Posted: 12 years ago
Million-selling singer follows up sold-out concert with appearance at the Scala in December, tickets on sale now

After recently announcing her long-awaited return to recording and live shows, Lisa Stansfield has now announced a further, larger concert in the capital. She sold out her recent XOYO showcase quickly enough to spur her on to returning to London for a second event. This time it's at the Scala on 4th December - we have tickets available now, priced at £29.50.

As well as London, Lisa is due in Manchester on 20th November for a concert at Sound Control, but this too has sold out - keep your eyes on this page in the coming weeks, she may announce another.

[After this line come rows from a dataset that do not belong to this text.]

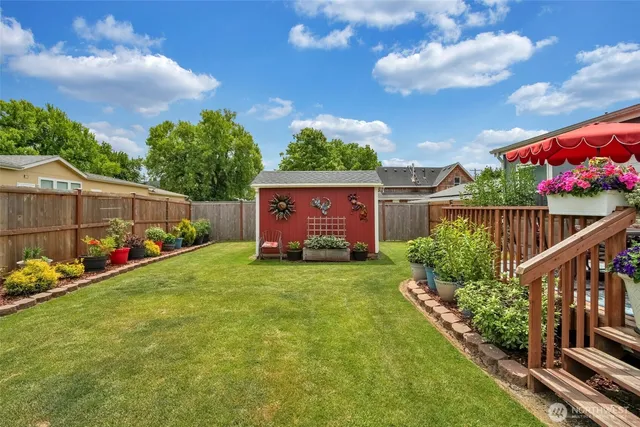 an outdoor sitting area with an umbrella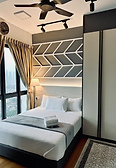 A beautiful room with pillow and blanket next to a window at The Aurea Loft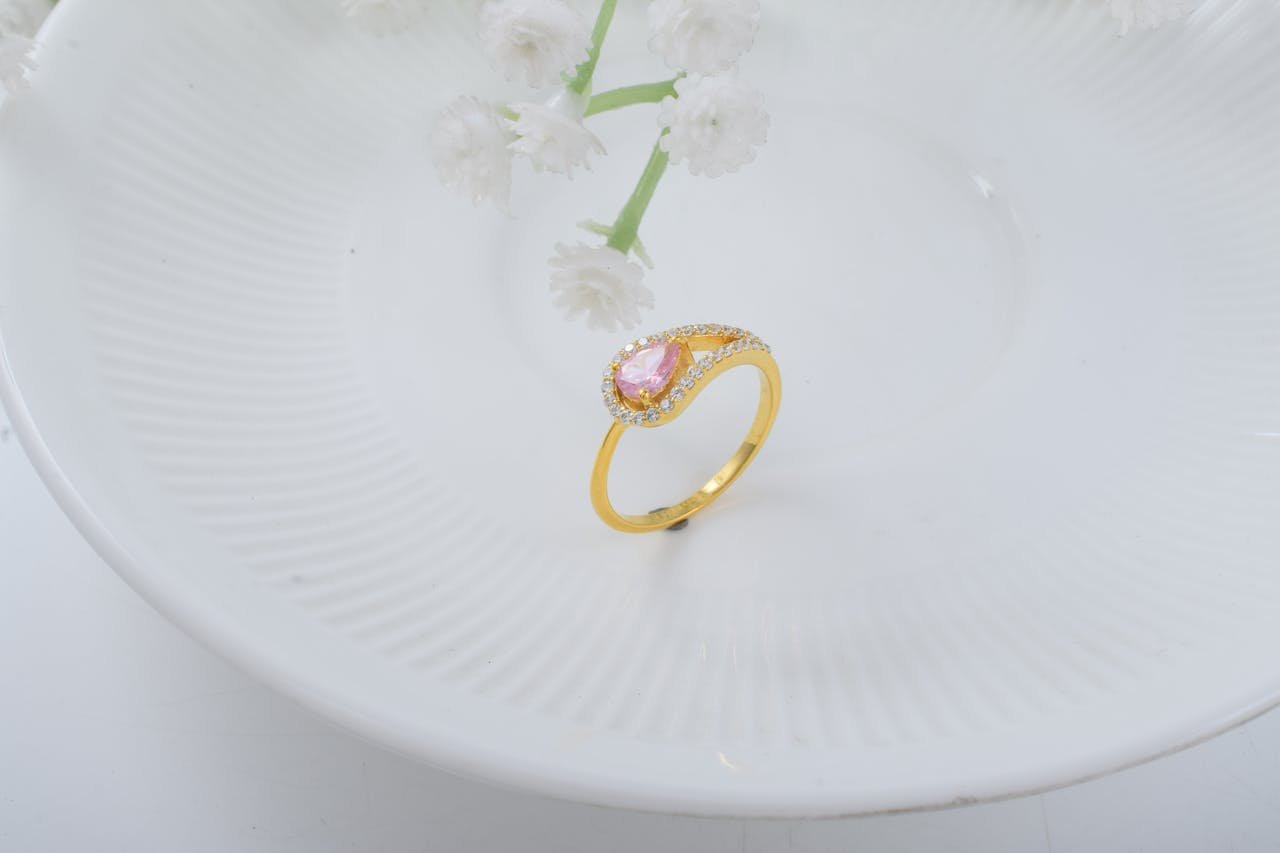 A close-up shot of a gold ring with a pink gemstone, elegantly placed on a white plate with floral accents.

One of the UK's pioneering acts gave Lancastrian soul songbird Lisa Stansfield her big break in 1989 with, not one, but two collaborative singles. Both were proto-disco soul-flavoured smashes and both were co-written or produced by in-demand beats and breaks duo, Coldcut. Whilst perhaps not quite as credible as Black Box's "Ride on Time" or that ilk, there's no denying that "People Hold On" filled floors quicker than a cowboy-builder on commission. Follow-up "This is the Right Time" merely laid the proverbial red-carpet for what was to follow. Oh, and it too was a bit of a club success, this time over the pond. Lisa Stansfield had arrived.

And she stayed for quite a while as well, no thanks to her biggest hit, the classy soulful "All Around The World". As an antidote to the chemically-enhanced Chicago-house that was dominating music at the time (nowt wrong with that, of course), Stansfield's voice had a seductive bent and a soothing purr that coaxed many a romantic out of the darkness and into every Our Price Music shop in the country. The accompanying album, "Affection", sold by the ferry-load and went platinum across Europe and the States.

Follow-ups were not quite as meteoric but certainly not to be sniffed at - "Real Love" (with "Change" and "All Woman") and "So Natural" (containing the erogenous "In All the Right Places") all broke the Top 10 with consummate ease. But 1997's final big hit, the self-titled gloss-pop set with big hit "The Real Thing" on it, marked the end of Stansfield's domination. Kylie was it, Madonna still had clout and the Spice Girls...well, you know the rest.